Marjorie believes the situation has arisen because of the government's "relentless agenda" to close psychiatric units. Since 2000, she says, England has lost half of its beds and now has about 18,000 nationally.
One commonly cited solution to this, beyond commissioning more beds, is improving the quantity of care in the community.
It is something that has been set out in The NHS Long Term Plan. A 10-year plan launched in 2019, which builds upon the 2016 report. It also has a familiar target - to eradicate out of area placements.
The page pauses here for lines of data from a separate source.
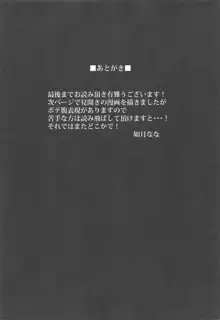 ケモミミ女王と水着エッチ, 日本語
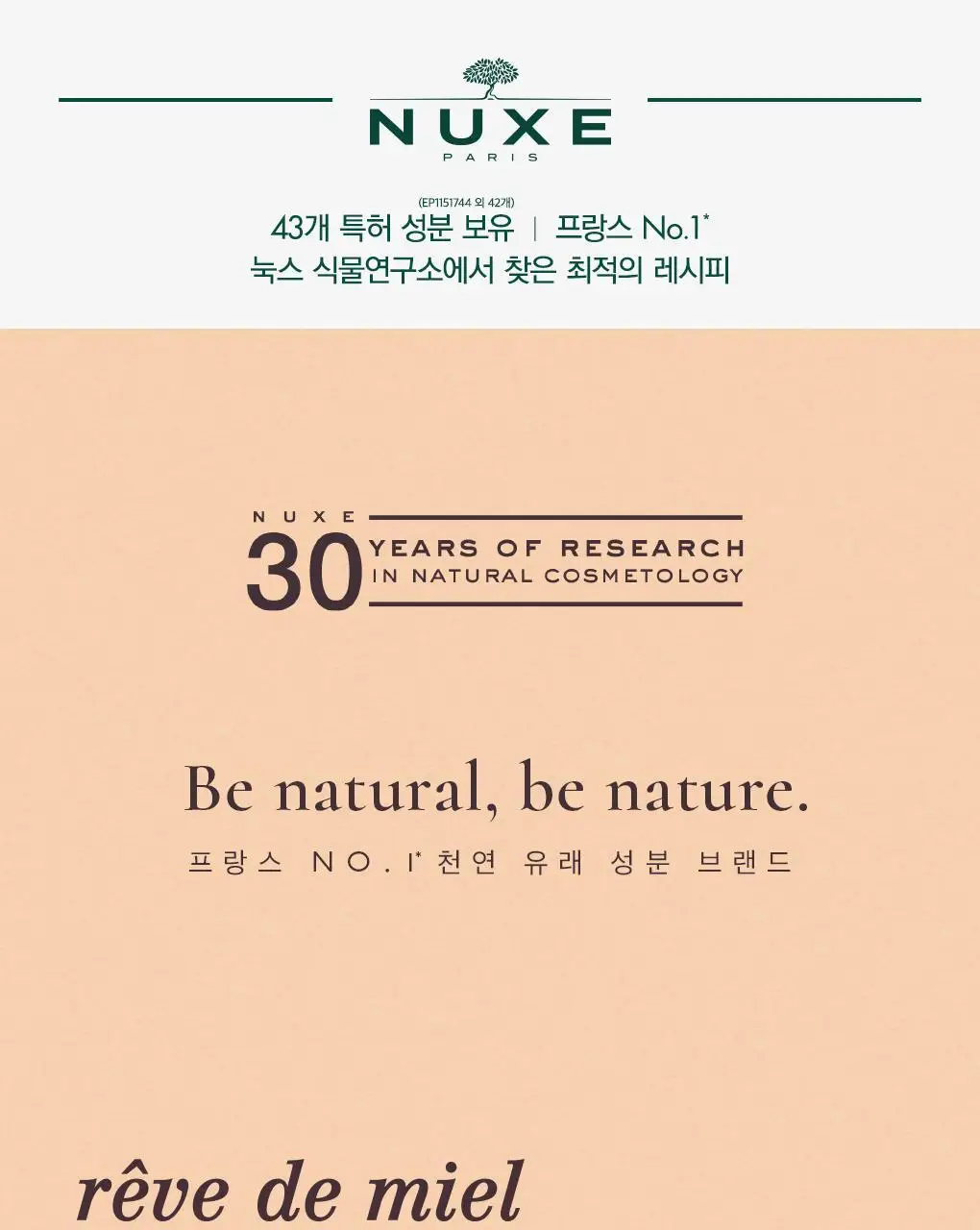[꿀보습립밥]눅스 레브드미엘 스틱레브르 더블 기획 (4g+4g) 상세페이지 2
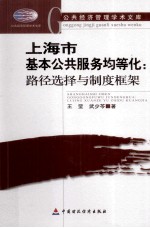 上海市基本公共服务均等化  路径选择与制度框架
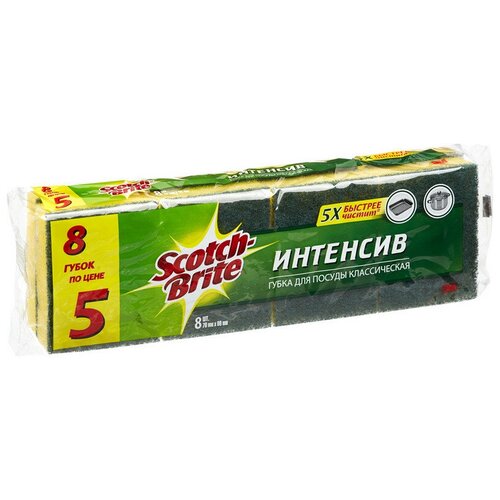  520  Scotch-Brite   7090 8 / HD-F-7090-8 1 .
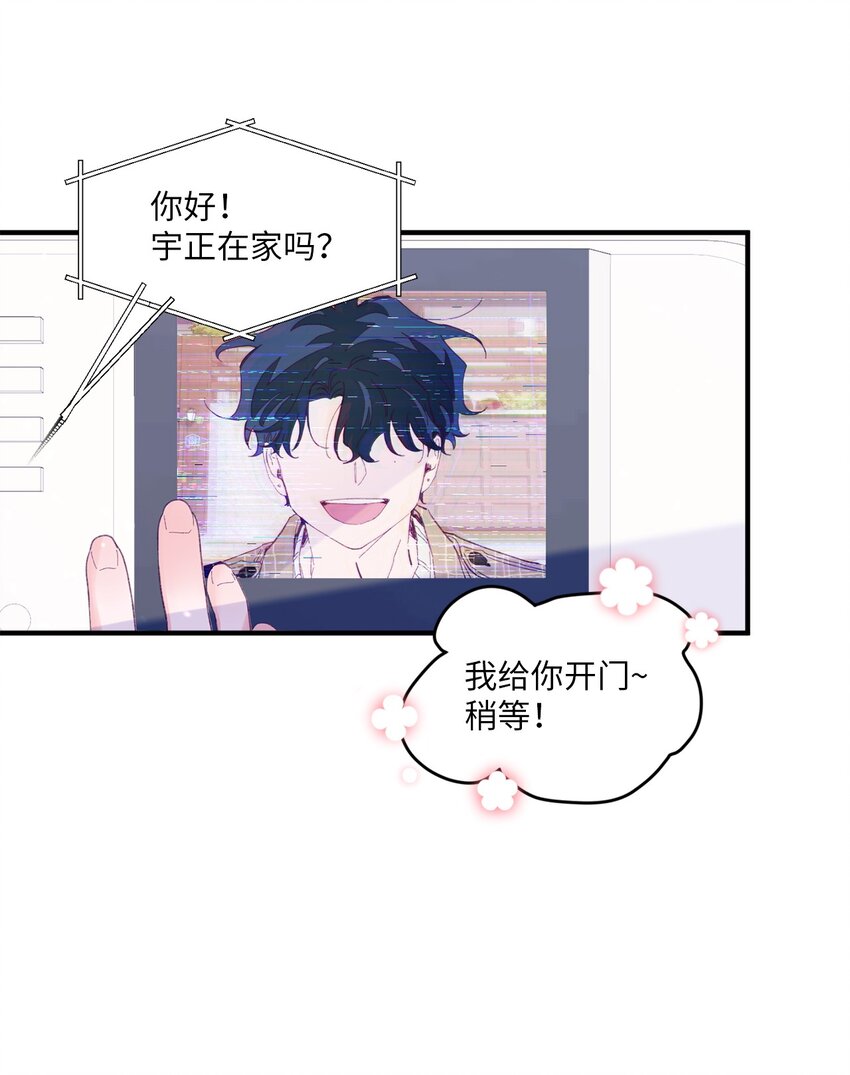 17 原来我的头比他的硬(1/2)-第17话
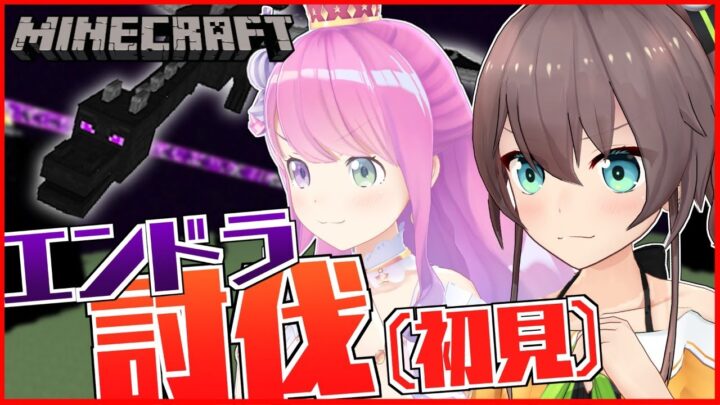 【Minecraft】初心者2人の初見エンドラ討伐！【姫森ルーナ/夏色まつり】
This time, the timeframe stretches until 2024.
RCPsych says it "welcomed" these ambitions but that it will require "laser focus" to achieve it.
Dr James says investment is needed in "local, properly staffed beds" as well as follow-up care in the community, but adds the workforce crisis also needs to be addressed. Currently, 10% of consultant psychiatrist posts are vacant.
Marjorie is warier of community care becoming the sole solution, saying that it can only work if the service is suitably sufficient and in and outpatient care is joined-up.
She says community mental health teams are often "threadbare" with huge case loads and it needs to become a more robust service to work effectively in this way.
Sane is campaigning for every mental health care trust to have at least five beds available for those in crisis.
"We don't believe it's impossible," she concludes.
But the challenges the NHS now faces have changed since it first made its pledges in 2016 and 2019. Both were made before the Covid-19 pandemic. That alone has increased demand on mental health services with 1.8 million additional referrals expected by 2023.
The cost of living is also set to put further strain on the nation's mental health and NHS budgets.
In a statement, the Department of Health and Social Care said: "Everyone should have access to safe, appropriate mental health care. That's why we are investing an extra £2.3bn per year to transform NHS mental health services by 2024."
Simon, who himself now works for the NHS, spent 14 weeks in hospital. Once he was discharged, he received good, local, support, but he can't understand why the OAP situation hasn't changed.
"We've had so many empty promises that this is going to finish. There needs to be more beds, it can't carry on."